任务目标 1:
用两句话概括下面这篇关于拓扑算法的原文摘录。

凜冬之翼---拓撲演算法
之前一直覺得拓撲演算法聽起來很高大上覺得是很複雜的演算法,但是今天做過才算知道原來拓撲就是英文top的中國讀音,哈哈哈。。。。。演算法本身也不是很難。
題目:
08-圖8 How Long Does It Take (25 分)
Given the relations of all the activities of a project, you are supposed to find the earliest completion time of the project.
Input Specification:
Each input file contains one test case. Each case starts with a line containing two positive integers N (≤100), the number of activity check points (hence it is assumed that the check points are numbered from 0 to N−1), and M, the number of activities. Then M lines follow, each gives the description of an activity. For the i-th activity, three non-negative numbers are given: S[i], E[i], and L[i], where S[i] is the index of the starting check point, E[i] of the ending check point, and L[i] the lasting time of the activity. The numbers in a line are separated by a space.

任务目标 2:
打印列表中从包含“is the distance?”的那一行起直到列表末尾的所有行，首尾两行都包括在内，逐字照录，图片略去不印。

给定信息:
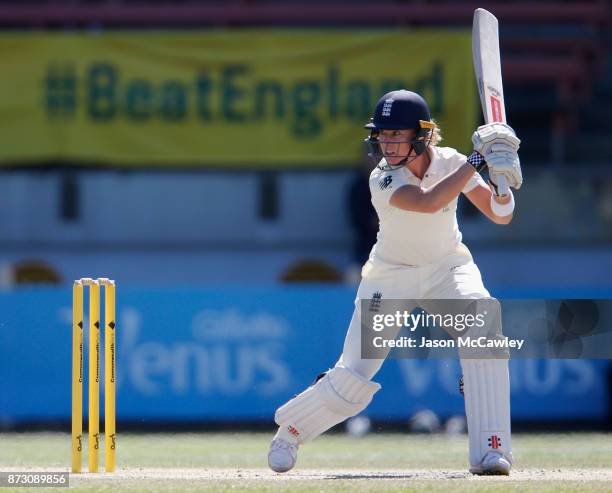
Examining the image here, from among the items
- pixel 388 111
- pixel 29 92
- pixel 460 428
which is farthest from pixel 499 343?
pixel 29 92

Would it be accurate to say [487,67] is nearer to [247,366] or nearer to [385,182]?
[385,182]

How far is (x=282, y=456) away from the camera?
236 inches

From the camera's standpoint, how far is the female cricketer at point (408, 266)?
584cm

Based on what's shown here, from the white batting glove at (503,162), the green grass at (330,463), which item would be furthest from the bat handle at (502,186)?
the green grass at (330,463)

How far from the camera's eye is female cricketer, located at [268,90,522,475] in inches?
230

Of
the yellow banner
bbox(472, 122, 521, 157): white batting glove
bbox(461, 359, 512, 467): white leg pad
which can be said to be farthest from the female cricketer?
the yellow banner

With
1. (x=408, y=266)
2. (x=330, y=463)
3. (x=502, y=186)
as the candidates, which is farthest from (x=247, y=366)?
(x=502, y=186)

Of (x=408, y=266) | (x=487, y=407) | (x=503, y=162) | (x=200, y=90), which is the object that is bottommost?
(x=487, y=407)

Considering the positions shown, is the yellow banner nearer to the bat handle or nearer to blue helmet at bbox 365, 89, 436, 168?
blue helmet at bbox 365, 89, 436, 168

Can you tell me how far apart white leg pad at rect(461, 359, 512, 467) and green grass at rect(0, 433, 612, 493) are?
0.16m

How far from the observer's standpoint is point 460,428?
379 inches

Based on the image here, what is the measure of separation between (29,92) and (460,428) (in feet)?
18.0

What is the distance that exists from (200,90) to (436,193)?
7.51 meters

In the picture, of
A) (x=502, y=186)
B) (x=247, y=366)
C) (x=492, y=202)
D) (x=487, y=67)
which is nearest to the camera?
(x=502, y=186)
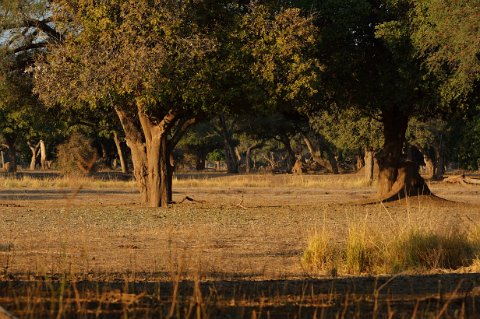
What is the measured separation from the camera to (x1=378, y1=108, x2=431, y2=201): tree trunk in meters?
29.0

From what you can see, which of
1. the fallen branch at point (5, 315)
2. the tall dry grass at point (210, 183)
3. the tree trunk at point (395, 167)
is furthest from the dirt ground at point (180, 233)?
the tall dry grass at point (210, 183)

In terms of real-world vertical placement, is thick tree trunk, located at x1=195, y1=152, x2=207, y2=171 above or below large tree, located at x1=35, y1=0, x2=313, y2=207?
below

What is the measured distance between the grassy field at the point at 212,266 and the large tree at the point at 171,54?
3.23 meters

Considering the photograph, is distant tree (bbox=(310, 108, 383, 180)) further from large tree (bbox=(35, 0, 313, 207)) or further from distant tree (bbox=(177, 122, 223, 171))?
large tree (bbox=(35, 0, 313, 207))

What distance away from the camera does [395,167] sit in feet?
95.7

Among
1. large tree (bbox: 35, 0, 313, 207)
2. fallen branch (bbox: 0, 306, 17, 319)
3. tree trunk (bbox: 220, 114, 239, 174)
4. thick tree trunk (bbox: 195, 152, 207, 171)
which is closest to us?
fallen branch (bbox: 0, 306, 17, 319)

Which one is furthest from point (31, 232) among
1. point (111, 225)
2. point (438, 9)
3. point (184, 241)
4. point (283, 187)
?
point (283, 187)

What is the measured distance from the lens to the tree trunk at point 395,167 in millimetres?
29016

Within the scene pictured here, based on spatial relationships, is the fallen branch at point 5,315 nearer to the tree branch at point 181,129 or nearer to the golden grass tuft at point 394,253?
the golden grass tuft at point 394,253

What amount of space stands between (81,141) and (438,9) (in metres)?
37.5

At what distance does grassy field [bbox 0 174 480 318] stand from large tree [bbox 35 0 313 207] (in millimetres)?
3232

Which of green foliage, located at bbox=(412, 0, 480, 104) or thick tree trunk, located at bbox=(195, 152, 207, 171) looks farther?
thick tree trunk, located at bbox=(195, 152, 207, 171)

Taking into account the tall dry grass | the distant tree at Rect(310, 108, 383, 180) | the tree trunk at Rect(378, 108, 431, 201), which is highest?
the distant tree at Rect(310, 108, 383, 180)

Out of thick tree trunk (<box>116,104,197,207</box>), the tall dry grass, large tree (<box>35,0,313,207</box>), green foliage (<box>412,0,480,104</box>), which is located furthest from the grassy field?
the tall dry grass
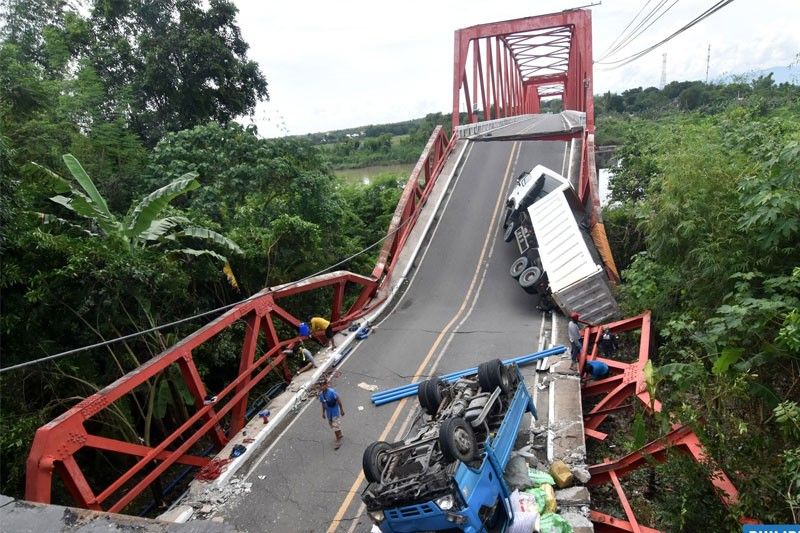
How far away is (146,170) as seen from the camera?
642 inches

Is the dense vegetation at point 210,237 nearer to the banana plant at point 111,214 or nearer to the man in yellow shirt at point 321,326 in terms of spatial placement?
the banana plant at point 111,214

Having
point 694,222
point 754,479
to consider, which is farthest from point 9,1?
point 754,479

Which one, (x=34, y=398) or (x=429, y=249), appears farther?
(x=429, y=249)

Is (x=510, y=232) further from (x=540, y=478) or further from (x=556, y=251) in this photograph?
(x=540, y=478)

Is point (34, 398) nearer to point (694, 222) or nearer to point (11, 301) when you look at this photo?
point (11, 301)

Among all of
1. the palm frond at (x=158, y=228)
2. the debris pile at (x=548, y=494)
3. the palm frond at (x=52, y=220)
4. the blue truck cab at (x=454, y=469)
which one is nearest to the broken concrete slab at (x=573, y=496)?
the debris pile at (x=548, y=494)

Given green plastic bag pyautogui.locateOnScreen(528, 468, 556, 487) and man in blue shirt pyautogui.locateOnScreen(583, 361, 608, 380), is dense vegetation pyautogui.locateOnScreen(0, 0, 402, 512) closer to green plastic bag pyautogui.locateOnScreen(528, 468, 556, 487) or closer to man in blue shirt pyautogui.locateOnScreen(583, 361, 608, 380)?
green plastic bag pyautogui.locateOnScreen(528, 468, 556, 487)

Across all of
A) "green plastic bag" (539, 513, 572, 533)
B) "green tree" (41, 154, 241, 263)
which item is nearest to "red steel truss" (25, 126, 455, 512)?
"green tree" (41, 154, 241, 263)

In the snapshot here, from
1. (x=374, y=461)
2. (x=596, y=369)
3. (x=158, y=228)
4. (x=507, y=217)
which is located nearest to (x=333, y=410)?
(x=374, y=461)

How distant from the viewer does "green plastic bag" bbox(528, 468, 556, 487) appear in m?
7.22

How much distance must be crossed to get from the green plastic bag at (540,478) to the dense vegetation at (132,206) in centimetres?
693

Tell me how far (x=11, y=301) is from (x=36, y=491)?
4019 mm

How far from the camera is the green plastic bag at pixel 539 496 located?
21.8 feet

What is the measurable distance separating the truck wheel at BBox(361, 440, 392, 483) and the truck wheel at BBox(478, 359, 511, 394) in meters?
2.15
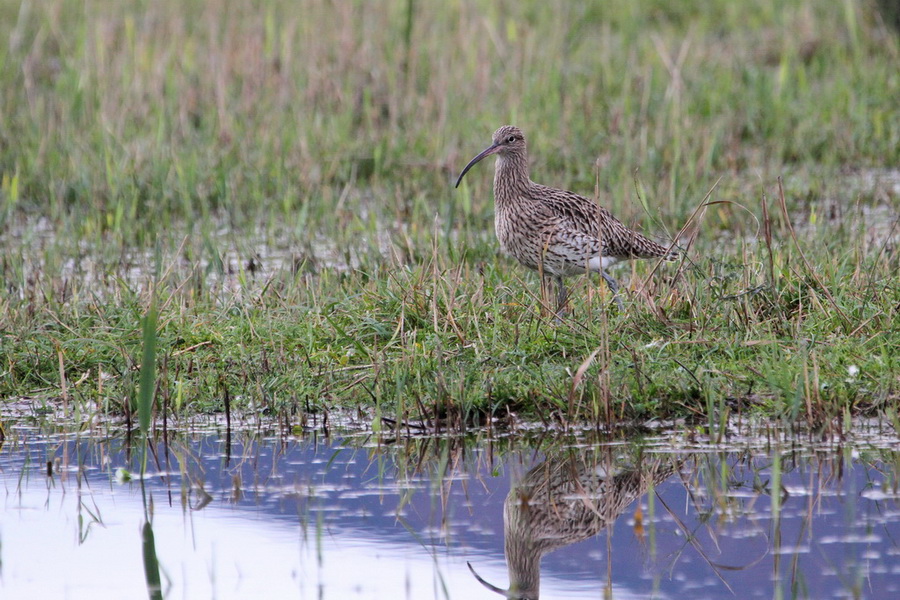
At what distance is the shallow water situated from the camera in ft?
13.7

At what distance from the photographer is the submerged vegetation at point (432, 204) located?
5871 mm

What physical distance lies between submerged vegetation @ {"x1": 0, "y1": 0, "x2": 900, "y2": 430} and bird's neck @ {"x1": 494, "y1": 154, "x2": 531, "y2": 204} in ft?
1.34

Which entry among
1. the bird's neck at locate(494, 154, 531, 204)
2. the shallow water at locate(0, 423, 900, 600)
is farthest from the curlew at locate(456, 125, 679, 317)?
the shallow water at locate(0, 423, 900, 600)

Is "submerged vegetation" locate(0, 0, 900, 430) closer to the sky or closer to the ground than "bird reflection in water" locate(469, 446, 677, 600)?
closer to the sky

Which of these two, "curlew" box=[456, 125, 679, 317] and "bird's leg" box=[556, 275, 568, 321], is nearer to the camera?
"bird's leg" box=[556, 275, 568, 321]

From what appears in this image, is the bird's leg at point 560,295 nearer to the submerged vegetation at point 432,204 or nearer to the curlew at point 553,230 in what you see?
the curlew at point 553,230

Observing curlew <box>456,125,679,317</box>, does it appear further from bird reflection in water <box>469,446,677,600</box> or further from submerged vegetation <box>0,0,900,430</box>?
bird reflection in water <box>469,446,677,600</box>

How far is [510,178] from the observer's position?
7.55 metres

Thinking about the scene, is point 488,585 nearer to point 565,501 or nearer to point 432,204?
point 565,501

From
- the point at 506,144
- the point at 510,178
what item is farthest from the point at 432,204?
the point at 510,178

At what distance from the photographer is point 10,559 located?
14.6ft

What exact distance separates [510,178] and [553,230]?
1.82ft

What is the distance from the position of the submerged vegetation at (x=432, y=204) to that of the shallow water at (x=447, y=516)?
24cm

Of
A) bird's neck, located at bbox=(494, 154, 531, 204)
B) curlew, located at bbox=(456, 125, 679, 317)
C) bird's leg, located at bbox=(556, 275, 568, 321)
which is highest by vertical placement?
bird's neck, located at bbox=(494, 154, 531, 204)
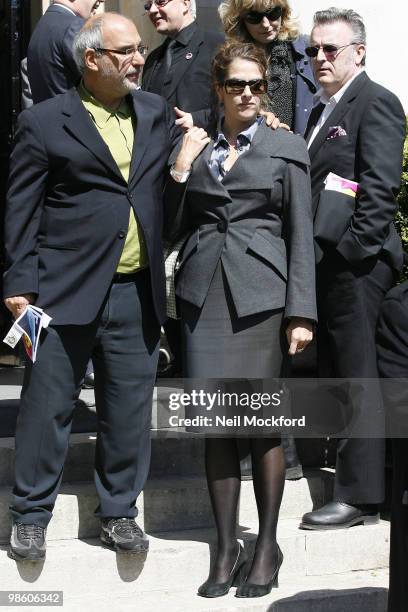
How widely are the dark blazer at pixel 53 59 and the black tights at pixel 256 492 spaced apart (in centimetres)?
180

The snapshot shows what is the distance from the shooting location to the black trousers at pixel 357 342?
5406mm

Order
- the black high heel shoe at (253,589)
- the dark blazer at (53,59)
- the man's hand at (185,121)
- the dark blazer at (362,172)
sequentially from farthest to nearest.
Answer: the dark blazer at (53,59) → the dark blazer at (362,172) → the man's hand at (185,121) → the black high heel shoe at (253,589)

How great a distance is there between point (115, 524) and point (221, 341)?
0.84 m

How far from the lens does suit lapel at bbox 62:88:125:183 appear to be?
489 cm

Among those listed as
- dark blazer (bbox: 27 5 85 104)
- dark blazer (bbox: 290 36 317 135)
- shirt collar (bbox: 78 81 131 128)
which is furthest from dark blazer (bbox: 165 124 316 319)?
dark blazer (bbox: 27 5 85 104)

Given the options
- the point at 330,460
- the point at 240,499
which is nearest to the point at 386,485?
the point at 330,460

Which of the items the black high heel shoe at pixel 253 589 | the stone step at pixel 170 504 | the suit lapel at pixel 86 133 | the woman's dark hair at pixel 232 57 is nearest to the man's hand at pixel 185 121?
the woman's dark hair at pixel 232 57

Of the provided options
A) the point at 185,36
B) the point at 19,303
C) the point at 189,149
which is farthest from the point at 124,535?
the point at 185,36

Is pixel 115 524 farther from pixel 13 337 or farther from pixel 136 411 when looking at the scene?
pixel 13 337

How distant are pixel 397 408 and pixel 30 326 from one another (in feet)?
4.98

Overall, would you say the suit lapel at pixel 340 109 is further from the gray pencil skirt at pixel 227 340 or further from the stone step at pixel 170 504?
the stone step at pixel 170 504

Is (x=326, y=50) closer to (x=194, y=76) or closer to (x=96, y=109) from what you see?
(x=194, y=76)

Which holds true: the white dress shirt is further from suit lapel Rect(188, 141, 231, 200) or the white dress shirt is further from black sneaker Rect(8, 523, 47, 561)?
black sneaker Rect(8, 523, 47, 561)

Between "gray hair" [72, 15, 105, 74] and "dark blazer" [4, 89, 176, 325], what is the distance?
0.52ft
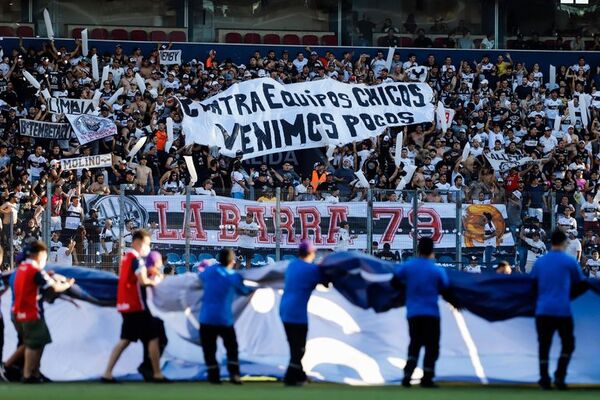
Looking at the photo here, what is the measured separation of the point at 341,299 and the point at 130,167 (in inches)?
561

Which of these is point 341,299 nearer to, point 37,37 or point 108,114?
point 108,114

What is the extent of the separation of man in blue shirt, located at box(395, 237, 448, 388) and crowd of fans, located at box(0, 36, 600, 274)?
10.7 metres

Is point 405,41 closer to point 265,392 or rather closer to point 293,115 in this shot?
point 293,115

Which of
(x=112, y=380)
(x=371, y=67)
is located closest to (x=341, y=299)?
(x=112, y=380)

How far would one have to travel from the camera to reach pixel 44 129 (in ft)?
100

练习答案 1:
作者原本觉得拓扑算法听起来高深复杂，今天做过之后才发现算法本身并不难，还称“拓扑”就是英文 top 的中文读音。随后给出的题目“How Long Does It Take”要求根据一个项目中所有活动之间的关系求出项目的最早完成时间：每个输入文件含一个测试用例，首行给出检查点数 N（≤100，编号 0 到 N−1）和活动数 M，接下来的 M 行中，每行用 S[i]、E[i]、L[i] 描述一项活动的起始检查点、结束检查点和持续时间。

练习答案 2:
Between "gray hair" [72, 15, 105, 74] and "dark blazer" [4, 89, 176, 325], what is the distance?
0.52ft
Looking at the photo here, what is the measured separation of the point at 341,299 and the point at 130,167 (in inches)?
561

Which of these is point 341,299 nearer to, point 37,37 or point 108,114?
point 108,114

What is the extent of the separation of man in blue shirt, located at box(395, 237, 448, 388) and crowd of fans, located at box(0, 36, 600, 274)?
10.7 metres

Is point 405,41 closer to point 265,392 or rather closer to point 293,115 in this shot?
point 293,115

Which of
(x=112, y=380)
(x=371, y=67)
is located closest to (x=341, y=299)?
(x=112, y=380)

How far would one have to travel from the camera to reach pixel 44 129 (in ft)?
100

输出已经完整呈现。